Facebook has shown strong growth in both revenue and gross income with the figures as follows:

2008

2009

2010

2011

2012

Revenue

272m

777m

1.97B

3.71B

5.09B

Gross Income

148m

554m

1.48B

2.85B

3.73B

The net income has not been as impressive during this period, partly due to large re-investment during a growth phase, quarter two of this year has shown an improvement in net income with YTD of $552 million, and revenue growth continues with YTD revenue of $3.27 billion.

The biggest recent challenge for Facebook's growth story has been the shift to mobile, so far it appears to be up to the challenge; in its second quarter results its MAU (monthly active users) for mobile were 819 million, an increase of 51% year over year and close to MAUs of 1.15 billion on other devices. It has continued to drive advertisers to its platform, recently surpassing 1 million active advertisers with a lot of this growth coming from local businesses.

Stickiness

Stickiness defines how much people use a site and continue to return again and again. Facebook certainly succeeds in this area and by adding more and more functionality, for many people, it has become a vital service. This fascinating article shows how some users are running their entire social lives through Facebook and it is, potentially, as vital a service as any utility.

Advertising

The majority of Facebook's revenue comes from advertising, this continues to increase quarter over quarter but there is a problem here; Google has a similar model of driving its revenue from advertising but it has a completely different user engagement -- the user is an active participant in searching for information and therefore advertisers receive a higher click-through. Facebook's advertising is more intrusive, and therefore, the user is not as engaged in advertising content resulting in a lower click through. Meaning Facebook is unlikely to achieve Google-like revenues with advertising alone. This is not an immediate concern.
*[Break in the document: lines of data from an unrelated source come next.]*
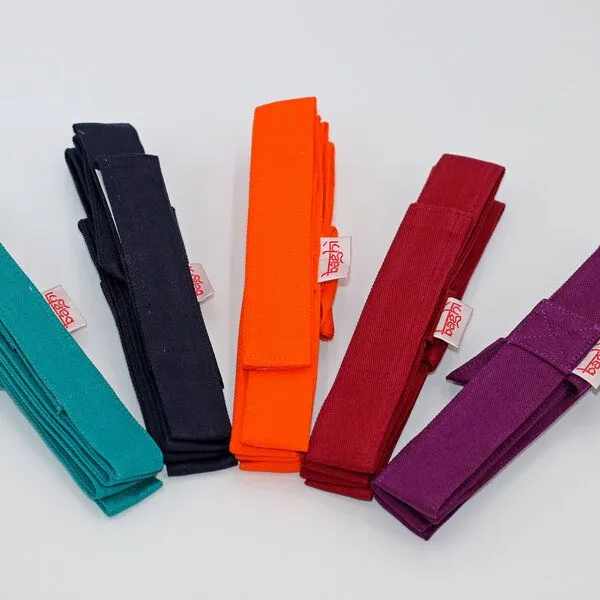BAGHI BAGHI Yogamatte Kork 183x65cm mit Tragegurt, Orange, – Produktbild 3 von 4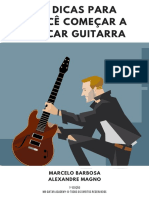 eBook 10 Dicas Para Voce Comecar a Tocar Guitarra Mbga
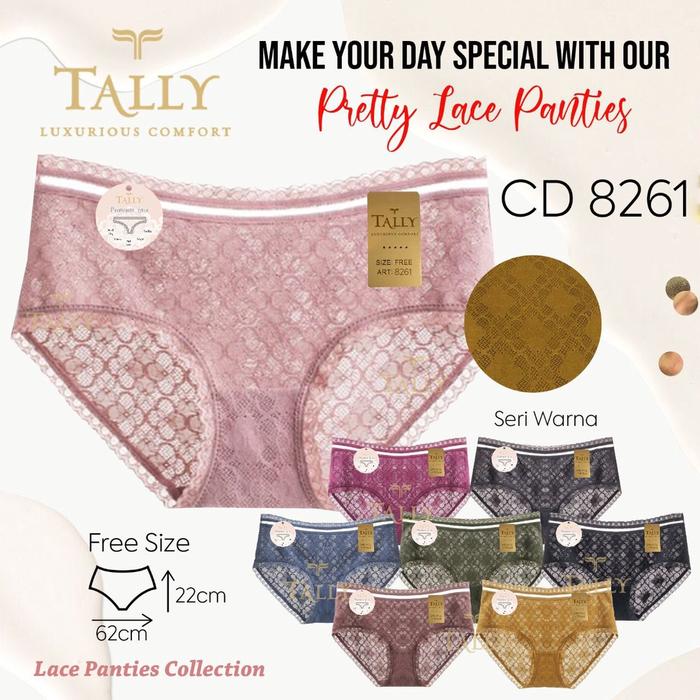 celana dalam cd brokat 8261 Wanita Brokat Cd Transparan TALLY CD 8261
Facebook can continue to increase advertising revenues for many quarters to come, but it will need to look for additional revenue opportunities that take advantage of its huge user base and depository of user data.

The alternative, something Facebook is trying, is to alter the way users interact with Facebook. It has recently added a feature called Graph Search which allows users to perform similar queries that they would perform in Google Search. It also allows them to perform queries that Google is unable to do such as "which hotel did my friends stay at in Mexico"?

These kinds of queries would have a lot more user engagement resulting in Google-like click-through, and it could take a slice of several different industries such as dating, job search and property listings, just for starters. Facebook hasn't broken out any more details on the success of this feature so for the moment it is only an area with a lot of potential.

Conclusion

Facebook is in a unique position with a massive user base and an equally large and growing store of personal data; it is still looking for alternative ways to exploit this position, and has been showing strong growth quarter after quarter. Unfortunately at the current price it has a lot of growth already priced in to the stock and it will have to show some strong growth just for its earnings to live up to its current valuation. There is potential for further appreciation in the share price but due to the high valuation this also comes with considerable risk and I would not recommend buying at the current price.